Across The Great Divide
By now – that is, twenty or so games into the NBA season – we have seen enough of Kawhi Leonard in Toronto to buy into what he is post-injury to the Raptors. With LeBron gone, and the Celtics’ offense sputtering to the shoulder of the Eastern Conference, the Raptors have seized an opportunity to claim their place as the toast of the town. Leonard and Kyle Lowry have jelled in marvelous fashion, despite the latter’s evident dismay at the departure of his running mate and best friend in the course of Raptors general manager Masai Ujiri doing business. So what of Lowry’s erstwhile backcourt partner?
With just under three and a half minutes remaining in a game in which his team was clinging to a one-point lead over the all-galaxy (but notably Steph Curry- and Draymond Green-less) Golden State Warriors, DeMar DeRozan did what he does best: he went and got two points, with the kind of inspiring ease that makes you laugh, grit your teeth and shake your head simultaneously.

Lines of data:
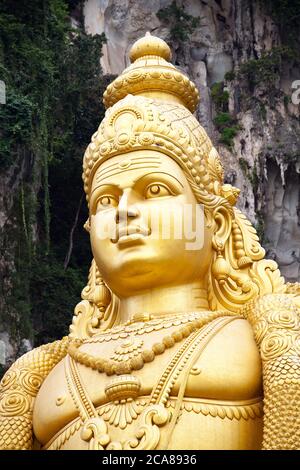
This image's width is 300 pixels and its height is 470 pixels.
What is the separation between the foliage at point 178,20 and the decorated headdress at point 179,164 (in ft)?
58.0

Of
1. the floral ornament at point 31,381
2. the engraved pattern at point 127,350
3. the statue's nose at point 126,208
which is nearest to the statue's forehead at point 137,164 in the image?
the statue's nose at point 126,208

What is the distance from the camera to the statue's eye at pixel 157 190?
4078mm

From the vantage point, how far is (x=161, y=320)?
389 cm

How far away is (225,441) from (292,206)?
16.9 metres

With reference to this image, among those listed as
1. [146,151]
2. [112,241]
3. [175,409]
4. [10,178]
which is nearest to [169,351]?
[175,409]

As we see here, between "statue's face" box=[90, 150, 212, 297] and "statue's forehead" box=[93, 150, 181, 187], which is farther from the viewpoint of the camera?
"statue's forehead" box=[93, 150, 181, 187]

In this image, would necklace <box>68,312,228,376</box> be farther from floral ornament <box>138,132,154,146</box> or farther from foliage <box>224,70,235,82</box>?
foliage <box>224,70,235,82</box>

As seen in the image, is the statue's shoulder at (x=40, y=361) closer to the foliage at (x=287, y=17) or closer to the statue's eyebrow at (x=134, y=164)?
the statue's eyebrow at (x=134, y=164)

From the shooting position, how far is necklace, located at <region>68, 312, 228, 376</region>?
12.0 feet

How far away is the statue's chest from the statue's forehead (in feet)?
2.39

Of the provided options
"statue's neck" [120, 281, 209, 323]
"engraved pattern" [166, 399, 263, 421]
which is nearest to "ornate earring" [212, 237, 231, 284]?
"statue's neck" [120, 281, 209, 323]

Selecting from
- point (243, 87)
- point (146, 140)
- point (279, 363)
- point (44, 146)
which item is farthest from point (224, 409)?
point (243, 87)

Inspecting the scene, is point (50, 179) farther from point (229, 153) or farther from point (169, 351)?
point (169, 351)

Set problem 1.
Name every NBA team mentioned in the basketball text.
Set problem 2.
According to the basketball text, who is the general manager of the Raptors?
Set problem 3.
Quote the basketball text word for word, starting at "With just under" and ending at "your head simultaneously.".

Complete output 1.
Raptors, Celtics, Golden State Warriors

Complete output 2.
Masai Ujiri

Complete output 3.
With just under three and a half minutes remaining in a game in which his team was clinging to a one-point lead over the all-galaxy (but notably Steph Curry- and Draymond Green-less) Golden State Warriors, DeMar DeRozan did what he does best: he went and got two points, with the kind of inspiring ease that makes you laugh, grit your teeth and shake your head simultaneously.